The chemistry was good between CJ and Noah. There was a slow burn, perhaps a bit too slow, but they were a good fit and I could feel their connection. There were some lovely and tender moments between CJ and Noah and N R Walker’s writing made the emotion palpable.
Once Dwayne returned from prison the Davis house was one of tension. CJ was waiting for something bad to happen at any given moment for any given thing. I felt uneasy and was waiting too.
I thought he might follow me in and give me a touch up for telling him what to do, but he didn’t. He never said a word. And that was kinda worse.
The writing had a good flow throughout, it was a pleasure to pick up the book and just be a part of it. Good storytelling has a habit of making me happy to turn on my Kindle and start reading. On Davis Row made me a happy reader.
I love the cover. It’s striking and lends itself to the feel of the book.
A few niggles –
Whilst the chemistry was very real, the first and only sex scene was at an odd time – with Pops in the other bedroom at Noah’s. I’m older but I do remember not liking sex with parents (in this case a parent-like figure) in the next bedroom. In the same house. It really does the head in and kills the mood so I felt the setting and timing could have been better chosen.
There was some conflicting information given. Pops signed his house over to Dwayne so he could get extra (Centrelink) benefits but a) the amount he’d get in rent assistance wouldn’t be worth the aggravation and loss of control of his home. And b) there was mention near the end that Pops was feeling better because Noah helped organise subsidised meds.
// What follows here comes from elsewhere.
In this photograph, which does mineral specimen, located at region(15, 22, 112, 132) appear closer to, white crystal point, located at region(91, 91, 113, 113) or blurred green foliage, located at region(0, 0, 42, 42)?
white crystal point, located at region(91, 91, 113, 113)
Pops would have been on a Disability Support Pension already because of age and emphysema, meaning he would have immediately had subsidised medicine. And speaking of, he would have used inhalers, which were never mentioned. I saw this as being a case of the whys the author came up with to assist the plot around CJ’s suspended sentence… and, hence Noah.
These are little things in the grand scheme of the book but they needled in the background.
I enjoyed this book. It had atmosphere, a great sense of place, and the characters were extremely likeable – I believe I’ll remember CJ and Noah for some time. There was good chemistry, some lovely moments, and I liked seeing a person in power making the effort to help another person who just needed some belief, as well as that person fighting for their future too. The book is a tad low on steam, which may bother some readers, but there was enough going on within the story to keep most readers invested. It stayed true to the setting. It was absolutely believably Aussie. It has an epilogue and a HEA. There’s a lot to recommend On Davis Row to contemporary gay romance readers. 4.5 Stars!